## Spatial reasoning question data
::::
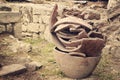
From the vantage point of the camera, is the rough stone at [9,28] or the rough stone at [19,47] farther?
the rough stone at [9,28]

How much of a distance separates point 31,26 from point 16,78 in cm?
323

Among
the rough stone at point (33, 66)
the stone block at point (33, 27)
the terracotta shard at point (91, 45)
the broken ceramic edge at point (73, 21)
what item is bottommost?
the rough stone at point (33, 66)

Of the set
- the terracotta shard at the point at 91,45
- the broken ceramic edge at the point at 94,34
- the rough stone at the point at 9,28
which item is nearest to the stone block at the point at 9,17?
the rough stone at the point at 9,28

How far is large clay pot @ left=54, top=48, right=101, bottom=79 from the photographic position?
151 inches

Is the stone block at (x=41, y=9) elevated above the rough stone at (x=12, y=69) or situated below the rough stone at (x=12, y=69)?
above

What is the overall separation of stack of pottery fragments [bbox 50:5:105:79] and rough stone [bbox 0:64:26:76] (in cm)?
61

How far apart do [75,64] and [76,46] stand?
277 millimetres

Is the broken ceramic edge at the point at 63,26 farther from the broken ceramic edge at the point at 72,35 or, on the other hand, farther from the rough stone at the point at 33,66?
the rough stone at the point at 33,66

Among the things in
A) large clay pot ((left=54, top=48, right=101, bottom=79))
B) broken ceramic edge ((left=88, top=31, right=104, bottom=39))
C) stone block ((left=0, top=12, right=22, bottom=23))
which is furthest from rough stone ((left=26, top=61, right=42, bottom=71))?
stone block ((left=0, top=12, right=22, bottom=23))

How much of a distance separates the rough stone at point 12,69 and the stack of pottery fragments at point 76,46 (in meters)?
0.61

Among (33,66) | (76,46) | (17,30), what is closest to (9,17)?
(17,30)

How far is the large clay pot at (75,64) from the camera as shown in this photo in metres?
3.84

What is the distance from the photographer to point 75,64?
3.88 meters

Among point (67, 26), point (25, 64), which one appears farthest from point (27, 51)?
A: point (67, 26)
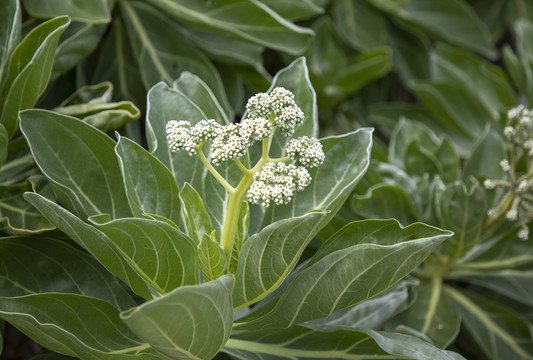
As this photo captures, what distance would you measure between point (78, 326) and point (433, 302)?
58 centimetres

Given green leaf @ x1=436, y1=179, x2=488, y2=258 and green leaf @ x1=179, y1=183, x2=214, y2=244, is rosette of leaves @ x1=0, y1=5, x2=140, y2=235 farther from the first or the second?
green leaf @ x1=436, y1=179, x2=488, y2=258

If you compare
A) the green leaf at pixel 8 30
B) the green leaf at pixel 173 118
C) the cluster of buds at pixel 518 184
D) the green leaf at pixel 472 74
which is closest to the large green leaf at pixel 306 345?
the green leaf at pixel 173 118

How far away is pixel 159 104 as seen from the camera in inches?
31.6

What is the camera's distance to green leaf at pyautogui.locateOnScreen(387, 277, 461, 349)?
3.19ft

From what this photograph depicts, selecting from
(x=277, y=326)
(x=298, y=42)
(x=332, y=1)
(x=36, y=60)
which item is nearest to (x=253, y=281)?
(x=277, y=326)

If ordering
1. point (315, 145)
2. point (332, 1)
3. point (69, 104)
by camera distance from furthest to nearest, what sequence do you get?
point (332, 1) → point (69, 104) → point (315, 145)

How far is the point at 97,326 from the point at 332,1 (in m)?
0.93

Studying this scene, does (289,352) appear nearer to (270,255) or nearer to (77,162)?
(270,255)

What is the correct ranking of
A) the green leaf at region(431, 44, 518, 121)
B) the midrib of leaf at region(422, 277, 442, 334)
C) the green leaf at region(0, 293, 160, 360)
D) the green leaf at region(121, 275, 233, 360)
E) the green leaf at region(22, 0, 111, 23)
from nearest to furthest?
the green leaf at region(121, 275, 233, 360), the green leaf at region(0, 293, 160, 360), the green leaf at region(22, 0, 111, 23), the midrib of leaf at region(422, 277, 442, 334), the green leaf at region(431, 44, 518, 121)

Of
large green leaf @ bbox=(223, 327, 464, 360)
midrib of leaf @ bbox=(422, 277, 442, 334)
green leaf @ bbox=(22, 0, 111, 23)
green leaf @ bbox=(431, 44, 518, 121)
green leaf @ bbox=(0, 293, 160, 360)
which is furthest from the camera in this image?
green leaf @ bbox=(431, 44, 518, 121)

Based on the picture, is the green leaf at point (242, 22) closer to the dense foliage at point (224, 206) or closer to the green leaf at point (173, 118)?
the dense foliage at point (224, 206)

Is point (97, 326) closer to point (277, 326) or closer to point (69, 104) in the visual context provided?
point (277, 326)

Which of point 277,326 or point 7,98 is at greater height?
point 7,98

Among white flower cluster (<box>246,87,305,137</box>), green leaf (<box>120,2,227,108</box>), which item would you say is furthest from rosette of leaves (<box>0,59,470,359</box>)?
green leaf (<box>120,2,227,108</box>)
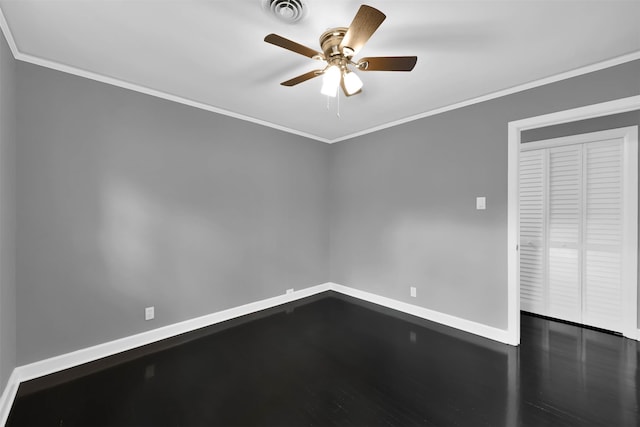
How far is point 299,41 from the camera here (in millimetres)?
1865

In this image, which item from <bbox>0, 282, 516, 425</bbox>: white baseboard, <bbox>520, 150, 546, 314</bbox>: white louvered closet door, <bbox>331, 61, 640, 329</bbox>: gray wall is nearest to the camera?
<bbox>0, 282, 516, 425</bbox>: white baseboard

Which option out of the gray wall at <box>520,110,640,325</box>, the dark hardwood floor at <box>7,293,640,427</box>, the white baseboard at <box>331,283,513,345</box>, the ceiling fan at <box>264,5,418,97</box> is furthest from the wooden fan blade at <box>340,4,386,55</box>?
::::
Reproduce the stretch from the line containing "What is the overall" through the line containing "277 millimetres", substituting "distance" for "separation" and leaving everything else unchanged.

What is the overall distance of stack of pottery fragments [bbox 50:5:105:79] and rough stone [bbox 0:64:26:76] (in cm)?
61

How far apart do [75,64] and [76,46] stand?
277 millimetres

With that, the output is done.